>> Start
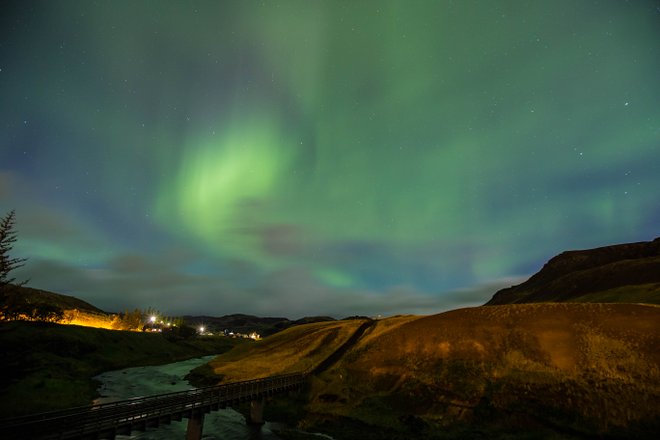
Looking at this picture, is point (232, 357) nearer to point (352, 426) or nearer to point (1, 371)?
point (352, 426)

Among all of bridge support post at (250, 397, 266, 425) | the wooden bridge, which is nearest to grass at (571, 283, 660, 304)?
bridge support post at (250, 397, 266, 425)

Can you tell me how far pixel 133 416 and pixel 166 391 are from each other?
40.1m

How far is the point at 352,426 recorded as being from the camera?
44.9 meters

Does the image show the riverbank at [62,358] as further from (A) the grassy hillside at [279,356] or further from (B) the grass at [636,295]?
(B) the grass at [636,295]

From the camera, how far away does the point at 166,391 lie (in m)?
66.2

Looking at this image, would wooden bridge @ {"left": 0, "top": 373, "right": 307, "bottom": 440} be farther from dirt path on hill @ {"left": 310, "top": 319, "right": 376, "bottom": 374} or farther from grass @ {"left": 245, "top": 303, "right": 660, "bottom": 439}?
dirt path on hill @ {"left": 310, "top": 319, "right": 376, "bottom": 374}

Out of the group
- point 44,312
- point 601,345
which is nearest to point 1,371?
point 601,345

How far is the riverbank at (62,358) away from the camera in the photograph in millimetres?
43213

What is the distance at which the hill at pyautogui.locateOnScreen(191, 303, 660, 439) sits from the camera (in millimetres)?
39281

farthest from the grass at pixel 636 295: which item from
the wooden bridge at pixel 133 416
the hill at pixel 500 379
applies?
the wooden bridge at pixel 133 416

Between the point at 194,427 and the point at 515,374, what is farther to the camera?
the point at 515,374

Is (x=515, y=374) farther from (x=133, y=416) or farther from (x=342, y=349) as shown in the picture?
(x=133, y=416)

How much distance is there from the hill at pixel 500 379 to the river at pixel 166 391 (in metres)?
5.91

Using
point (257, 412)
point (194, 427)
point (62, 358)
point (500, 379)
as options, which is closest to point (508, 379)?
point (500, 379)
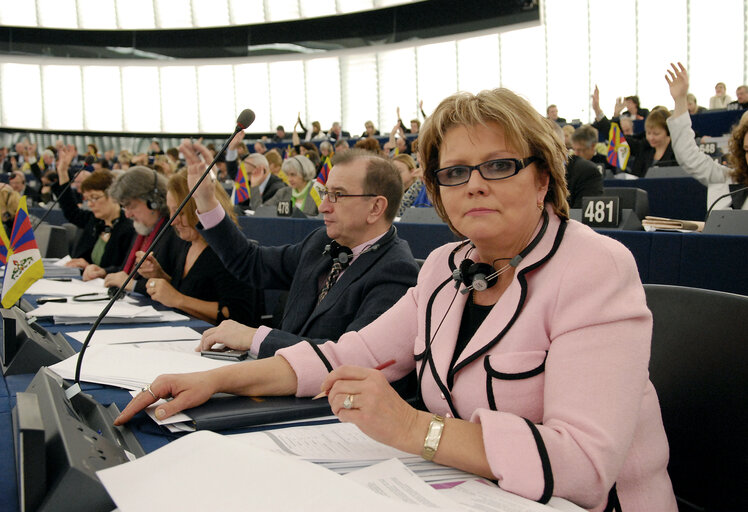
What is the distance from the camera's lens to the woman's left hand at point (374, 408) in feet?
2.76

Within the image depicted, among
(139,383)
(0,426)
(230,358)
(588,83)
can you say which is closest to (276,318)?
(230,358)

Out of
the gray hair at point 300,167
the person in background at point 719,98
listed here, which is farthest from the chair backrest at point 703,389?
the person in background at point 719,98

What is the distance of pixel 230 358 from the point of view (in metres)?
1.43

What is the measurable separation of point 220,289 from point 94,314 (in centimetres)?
>> End
**WHAT YOU SHOULD DO:** Can you convert every line of the material above into a numbered list, skipping the blank lines and leaving out the pictures?

**RESULT OF THE TASK:**
1. Looking at this picture, is point (232, 357) nearer to point (352, 426) or nearer to point (1, 371)?
2. point (352, 426)
3. Among all of bridge support post at (250, 397, 266, 425) | the wooden bridge, which is nearest to grass at (571, 283, 660, 304)?
4. bridge support post at (250, 397, 266, 425)
5. Can you tell me how far pixel 133 416 and pixel 166 391 are from each other?
6. 40.1m
7. How far is the point at 352,426 recorded as being from the camera?
8. 44.9 meters
9. Does the image show the riverbank at [62,358] as further from (A) the grassy hillside at [279,356] or further from (B) the grass at [636,295]?
10. (B) the grass at [636,295]
11. From the camera, how far away does the point at 166,391 lie (in m)?
12. 66.2
13. Looking at this image, would wooden bridge @ {"left": 0, "top": 373, "right": 307, "bottom": 440} be farther from dirt path on hill @ {"left": 310, "top": 319, "right": 376, "bottom": 374} or farther from grass @ {"left": 245, "top": 303, "right": 660, "bottom": 439}?
14. dirt path on hill @ {"left": 310, "top": 319, "right": 376, "bottom": 374}
15. Out of the group
16. - point 44,312
17. - point 601,345
18. which is nearest to point 1,371?
19. point 601,345
20. How far is the riverbank at (62,358) away from the camera in the photograph in millimetres?
21. 43213
22. What is the distance at which the hill at pyautogui.locateOnScreen(191, 303, 660, 439) sits from the camera (in millimetres)?
23. 39281
24. farthest from the grass at pixel 636 295: which item from
25. the wooden bridge at pixel 133 416
26. the hill at pixel 500 379
27. applies?
28. the wooden bridge at pixel 133 416
29. Between the point at 194,427 and the point at 515,374, what is farther to the camera?
30. the point at 515,374
31. Is (x=515, y=374) farther from (x=133, y=416) or farther from (x=342, y=349) as shown in the picture?
32. (x=133, y=416)
33. How much distance is there from the hill at pixel 500 379 to the river at pixel 166 391 (in metres)?
34. 5.91
35. Using
36. point (257, 412)
37. point (194, 427)
38. point (62, 358)
39. point (500, 379)
40. as options, which is closest to point (508, 379)?
41. point (500, 379)
42. What is the distance from the camera's lens to the woman's left hand at point (374, 408) in feet?
43. 2.76
44. Within the image depicted, among
45. (139,383)
46. (0,426)
47. (230,358)
48. (588,83)
49. can you say which is closest to (276,318)?
50. (230,358)
51. Out of
52. the gray hair at point 300,167
53. the person in background at point 719,98
54. listed here, which is farthest from the chair backrest at point 703,389?
55. the person in background at point 719,98
56. What is the distance of pixel 230 358 from the point of view (in metres)?
57. 1.43
58. What is the measurable separation of point 220,289 from point 94,314 (in centimetres)?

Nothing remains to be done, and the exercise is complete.